Brief text snippets from websites
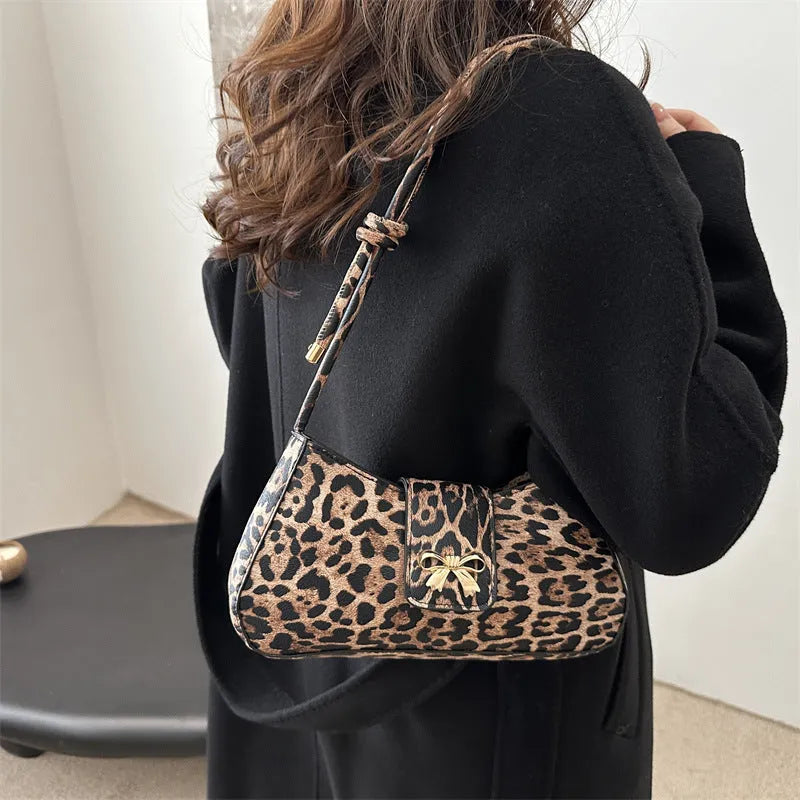 Women's casual handbag in black PU leather with sandwich pocket design measuring 27x13.5x6cm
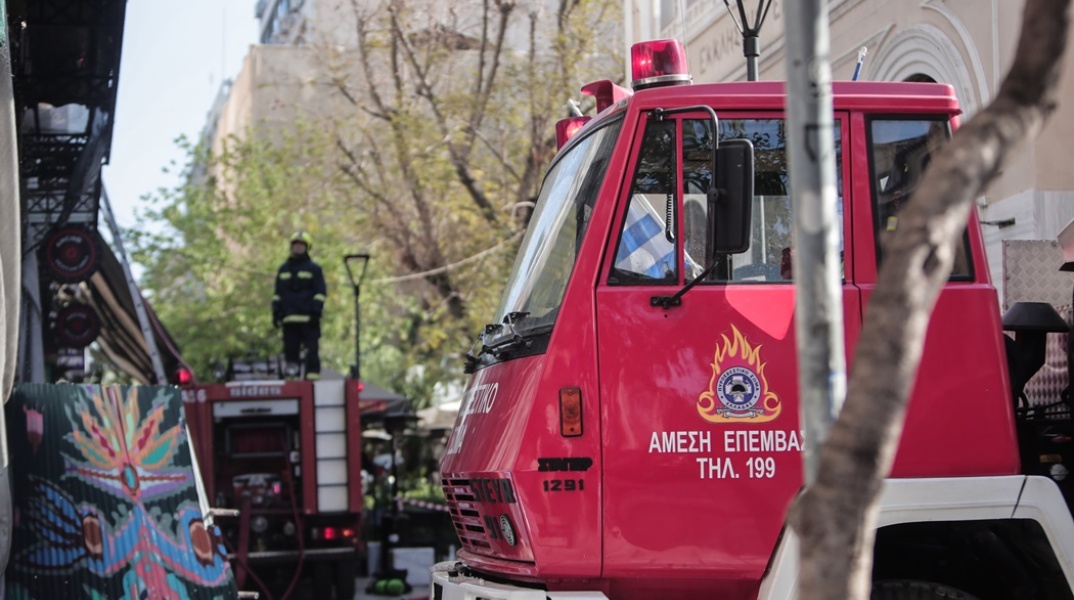 Πυροσβεστικό και γερανοφόρο όχημα επιχειρεί για την κατάσβεση φωτιάς στο κέντρο της Αθήνας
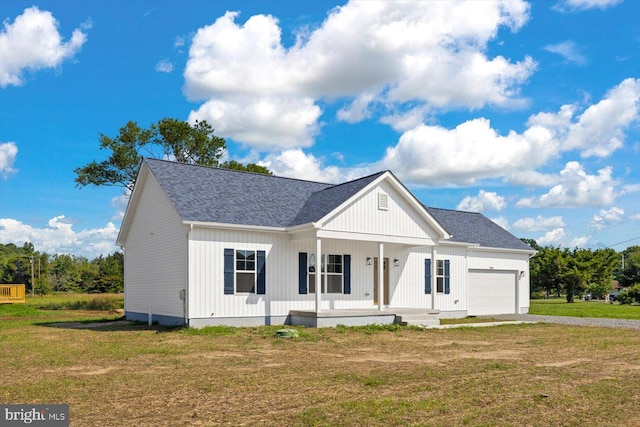 modern farmhouse with a garage, covered porch, and a front lawn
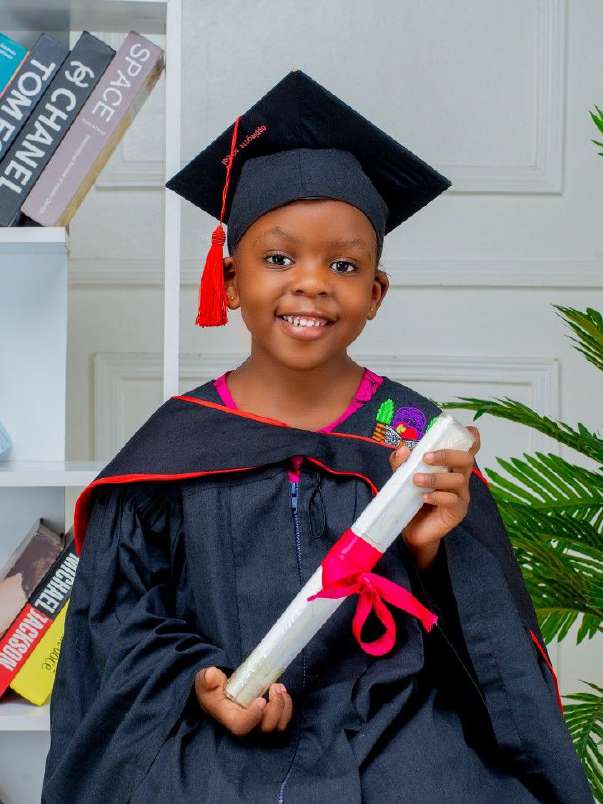 Young child in a graduation gown and cap holding a scroll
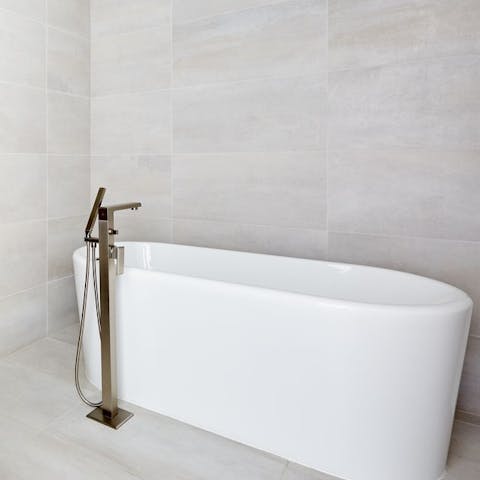 Soak in the enormous free standing bathtub, after a day on Miami Beach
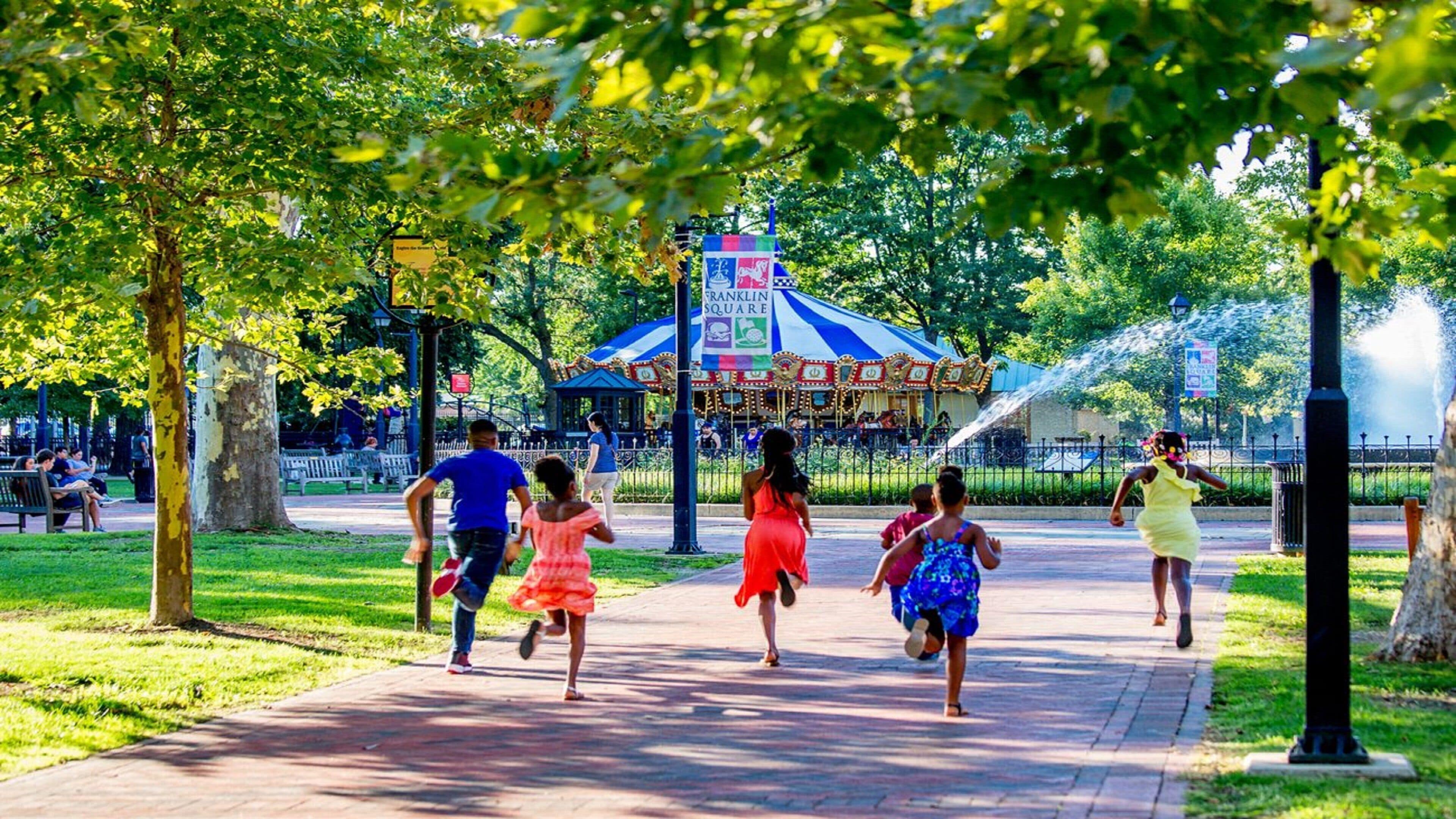 A park with a carousel, trees, and a paved walkway.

### EXERCISE INSTRUCTIONS
Write out the text of every entry above word for word, leaving the pictures out.

### TASK RESPONSE
 Women's casual handbag in black PU leather with sandwich pocket design measuring 27x13.5x6cm
 Πυροσβεστικό και γερανοφόρο όχημα επιχειρεί για την κατάσβεση φωτιάς στο κέντρο της Αθήνας
 modern farmhouse with a garage, covered porch, and a front lawn
 Young child in a graduation gown and cap holding a scroll
 Soak in the enormous free standing bathtub, after a day on Miami Beach
 A park with a carousel, trees, and a paved walkway.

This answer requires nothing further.